State Senator Kim Ward is the state’s first woman to be appointed president pro tempore of the state Senate. She started her career as a Westmoreland County grassroots activist and contributed to the efforts to flip the county from majority Democratic to majority Republican. She said she left the speech very impressed.
“As I listened to him and the things he has done in Florida, his independence, independent of what everyone else of many other places in the country were doing, independent of what he was being told to do,” she said. “I get why anyone would try to put a lid on DeSantis—that guy is dynamite.”
That kind of robust grassroots support might matter more than it usually does, explained former state party Chairman Bob Gleason, who is also a current state committeeperson. “It looks as though the legislature is going to move our primary up from May to perhaps as early as around Super Tuesday,” Gleason said of the legislation introduced in January to move the date to a more meaningful one in the winter of next year.
David Urban, a Beaver County native and Washington-based strategist who worked Trump’s 2016 Pennsylvania campaign, said Pennsylvania is always a significantly important political battleground.
“But it hasn’t traditionally mattered much in presidential primaries,” Urban said. “If this process comes earlier, and it looks like it will, then it is very smart of DeSantis to be on the ground here and getting to know the voters.”
The state Senate president pro tempore privately met with DeSantis before the speech. They discussed her and his wife Casey’s battles with breast cancer, among other things. “We talked about Casey’s involvement with the Cancer Connect Collaborative Initiative, and we also discussed human trafficking in context of the border,” Ward said. “He has a proven record of making tough decisions and following through, and that, to me, is what we need in leadership.”
Ward said any press trying to dismiss DeSantis’s appeal to the grassroots or the base does not know the base at all. “Have they ever tried really talking to people?” she asked. “The only way to try to stop this guy is to make it seem like he can’t get off the ground.”
An example, she argued, is all the reports trying to label his campaign as dead before it starts. On the same day that DeSantis gave his speech, The Hill reported that DeSantis faced political peril with Trump’s indictment, Axios wrote of Republican support surging for Trump after the indictment and the New York Times questioned if DeSantis is too late to take on Trump.
Ward said she is confident that no one will be able to stop DeSantis.
Currently, Trump leads DeSantis in a series of national polls. However, those in attendance said that once DeSantis announces and takes the gloves off, they expect the Trump advantage to narrow. Former South Carolina Governor Nikki Haley and biotech entrepreneur Vivek Ramaswamy have already both announced their candidacies for the Republican nomination.
DeSantis did address Trump’s indictment, which was unsealed at his arraignment in Manhattan on Tuesday. Like most Republicans, DeSantis said the historic spectacle appears politically motivated.

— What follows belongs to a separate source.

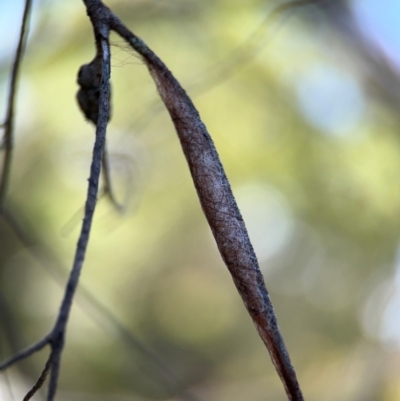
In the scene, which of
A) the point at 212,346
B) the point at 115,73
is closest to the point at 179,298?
the point at 212,346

“Now you have this Manhattan district attorney (who) turns around purely for political purposes and indicts a former president on misdemeanor offenses,” DeSantis said to the crowd. “They’re straining to try to convert (the charges) into felonies. That is when you know that the law has been weaponized for political purposes.”

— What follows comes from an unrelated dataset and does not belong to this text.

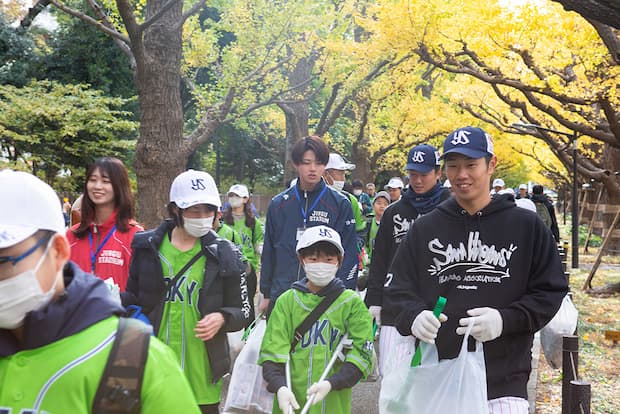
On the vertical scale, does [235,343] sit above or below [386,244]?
below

Many voters at the event said they had voted for Trump in 2016 and 2020 but were keeping an open mind for next year. Several said they believed the recent indictment of Trump for alleged hush money payments to porn star Stormy Daniels might help him in the beginning, but they aren’t as convinced as the press that his martyrdom will have staying power.
As one attendee put it, “Trump did a good job for the country. But he should not be at the top of the ticket. Republicans have to win Georgia, and we have to win Arizona . . . We have to have those states to win the presidency as Republicans.”